50th President of the Supreme Court of Costa Rica
- In office 12 July 1999 – 17 February 2013
- Preceded by: Edgar Cervantes Villalta
- Succeeded by: Zarela Villanueva Monge

Magistrate of the Supreme Court of Costa Rica
- In office 27 September 1989 – 17 February 2013
- Preceded by: Seat established
- Succeeded by: Nancy Hernández López
- In office 7 September 1983 – 8 May 1986
- Preceded by: Hugo Porter Murillo
- Succeeded by: Mario Houed Vega

Minister of Justice and Grace
- In office 8 May 1986 – 27 September 1989
- President: Óscar Arias Sánchez
- Preceded by: Hugo Muñoz Quesada
- Succeeded by: Maruja Chacón Pacheco

Personal details
- Born: Luis Paulino Mora Mora 8 April 1944 Santiago de Puriscal, Costa Rica
- Died: 17 February 2013 (aged 68) San José, Costa Rica
- Education: University of Costa Rica (LLB) Complutense University of Madrid (LL.D.)

= Luis Paulino Mora Mora =

Costa Rican judge (1944–2013)

Luis Paulino Mora Mora (8 April 1944 – 17 February 2013) was a Costa Rican judge and politician who served as the 50th President of the Supreme Court of Costa Rica from 1999 until his death in 2013.

He served as Criminal Judge and Juvenile Judge of Limón (1969-1975), First Criminal Judge of San José (1975), and Superior Criminal Judge of San José (1975-1983). In 1983, he was elected as Magistrate of the Third Chamber of Cassation of the Supreme Court of Justice, a position he held until his resignation in 1986.

From 1985 to 1986 he was director of the Technical Assistance Area of the Latin American Institute of the United Nations for the Prevention of Crime and Treatment of Offenders (ILANUD). From 1986 to 1989, he served as Minister of Justice and Grace in the first administration of Óscar Arias Sánchez.
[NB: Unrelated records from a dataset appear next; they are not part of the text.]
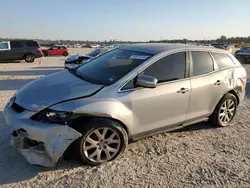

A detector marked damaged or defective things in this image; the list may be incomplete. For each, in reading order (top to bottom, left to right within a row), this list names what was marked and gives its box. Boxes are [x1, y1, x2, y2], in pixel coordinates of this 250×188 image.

crumpled hood [15, 70, 103, 111]
damaged front end [3, 103, 82, 167]
broken headlight [30, 108, 72, 125]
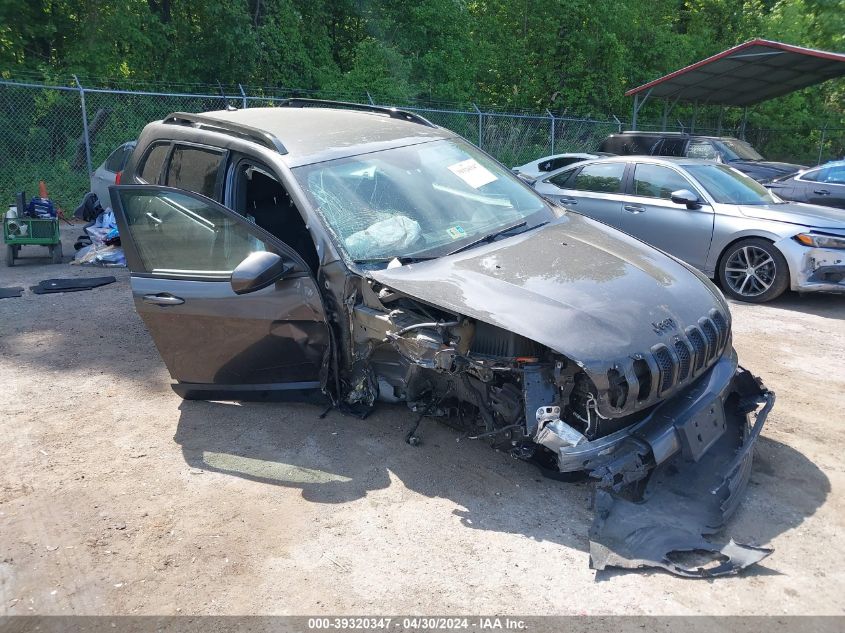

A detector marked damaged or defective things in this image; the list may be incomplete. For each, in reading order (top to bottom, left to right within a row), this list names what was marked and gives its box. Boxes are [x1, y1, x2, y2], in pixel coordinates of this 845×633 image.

cracked windshield [296, 138, 552, 264]
crumpled hood [732, 159, 804, 181]
crumpled hood [736, 201, 844, 228]
damaged dark gray jeep suv [115, 100, 776, 576]
crumpled hood [370, 215, 724, 368]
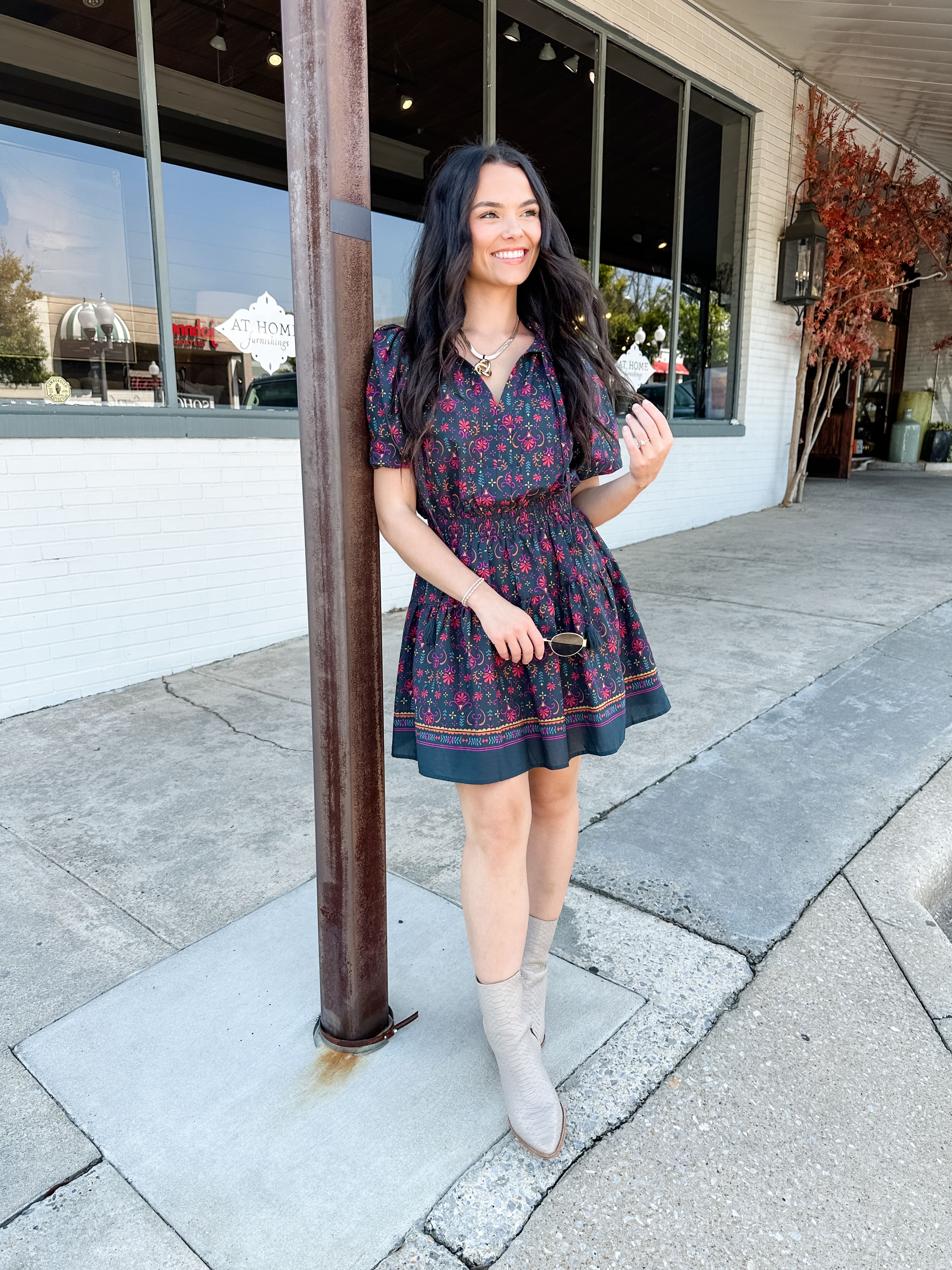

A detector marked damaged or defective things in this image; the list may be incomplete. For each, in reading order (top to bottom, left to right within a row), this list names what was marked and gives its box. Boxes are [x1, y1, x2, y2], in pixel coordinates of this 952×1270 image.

rusty metal pole [278, 0, 390, 1053]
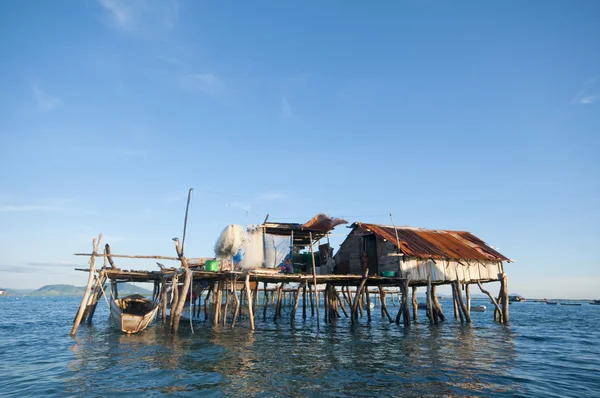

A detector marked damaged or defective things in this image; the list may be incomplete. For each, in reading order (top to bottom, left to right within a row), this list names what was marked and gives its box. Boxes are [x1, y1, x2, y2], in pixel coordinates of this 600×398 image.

rusty corrugated metal roof [356, 222, 510, 262]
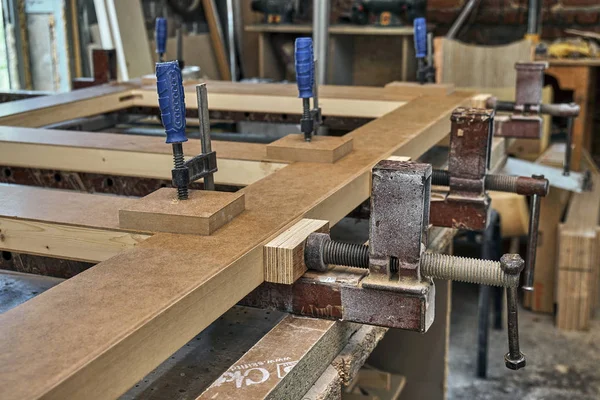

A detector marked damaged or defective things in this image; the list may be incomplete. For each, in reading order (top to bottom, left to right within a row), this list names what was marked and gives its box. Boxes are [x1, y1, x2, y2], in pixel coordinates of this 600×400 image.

rusted metal surface [71, 48, 117, 89]
rusted metal surface [0, 166, 206, 197]
rusted metal surface [432, 108, 492, 230]
rusted metal surface [0, 253, 94, 278]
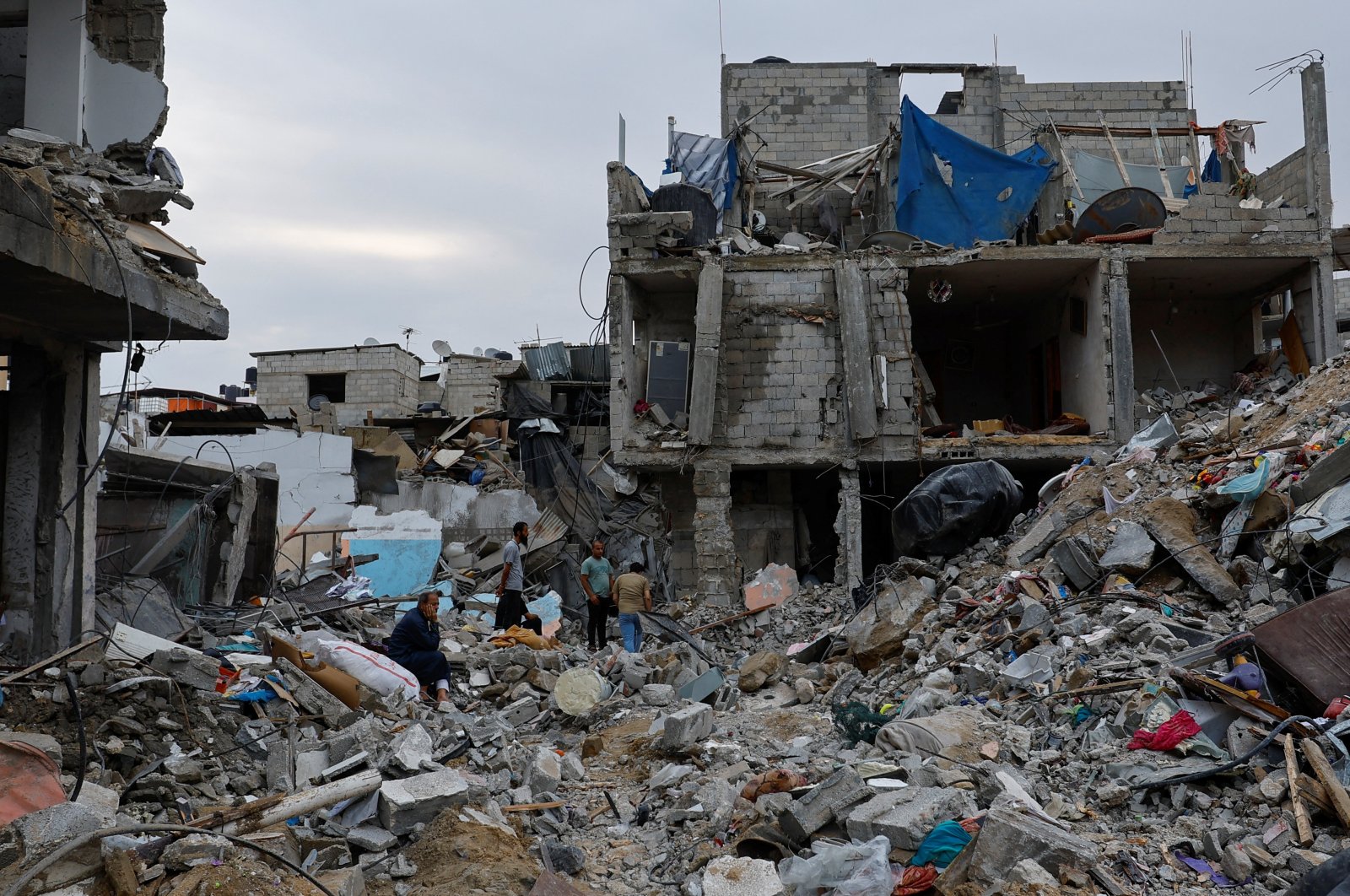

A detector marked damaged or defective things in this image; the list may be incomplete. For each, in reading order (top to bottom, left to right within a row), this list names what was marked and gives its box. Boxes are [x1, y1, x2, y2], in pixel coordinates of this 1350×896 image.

broken window [307, 373, 346, 405]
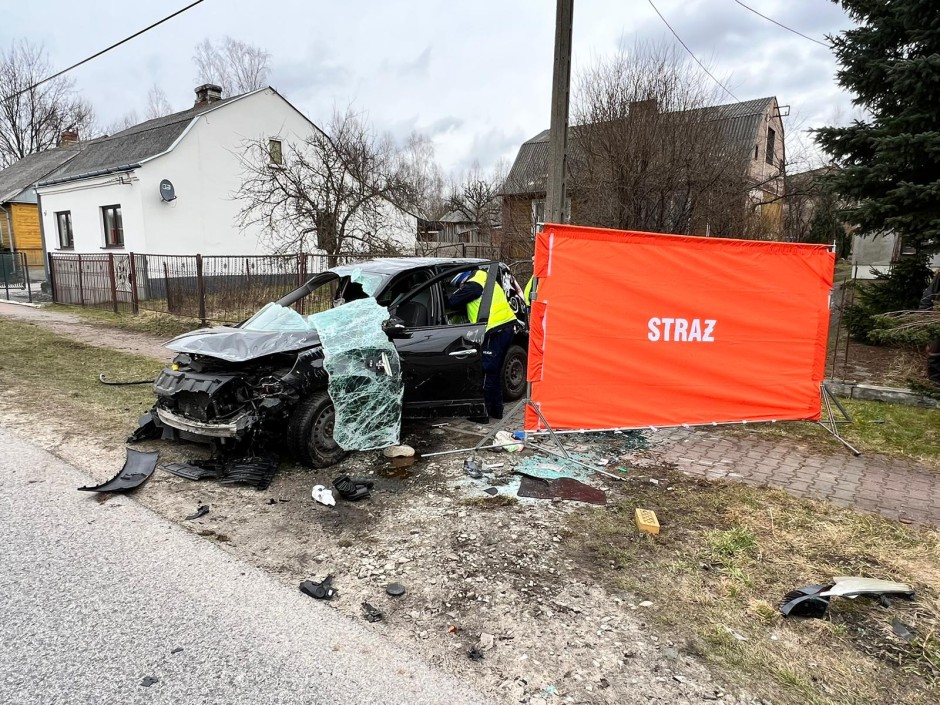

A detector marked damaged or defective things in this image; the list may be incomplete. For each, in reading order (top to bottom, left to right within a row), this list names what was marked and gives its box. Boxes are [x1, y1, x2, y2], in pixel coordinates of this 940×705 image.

damaged front bumper [155, 404, 255, 438]
wrecked dark car [147, 258, 528, 468]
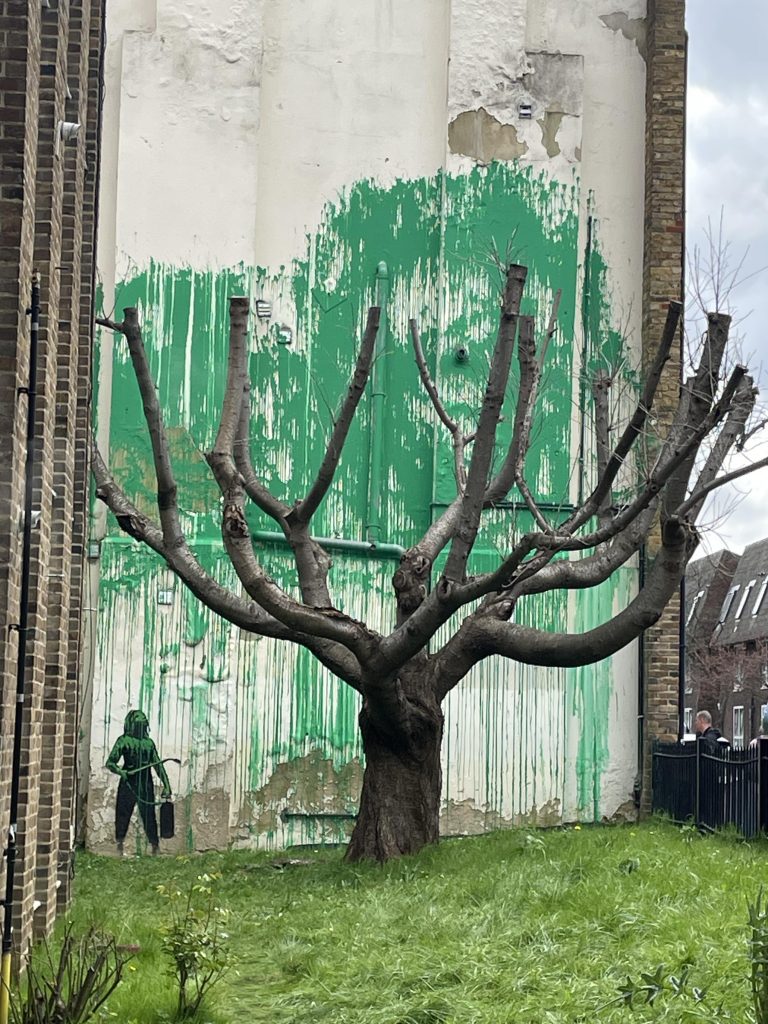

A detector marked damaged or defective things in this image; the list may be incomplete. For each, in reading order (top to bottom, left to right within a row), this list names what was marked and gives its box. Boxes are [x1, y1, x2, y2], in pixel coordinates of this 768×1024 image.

peeling plaster [602, 12, 651, 58]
In September 1989, the Legislative Assembly elected him as a magistrate of the newly established Constitutional Chamber of the Supreme Court of Justice of Costa Rica for the 1989-1997 term, and he was re-elected in 1997 and 2005. In 1999, he was elected President of the Supreme Court of Justice.

He died in San José on 17 February 2013, at the age of 68.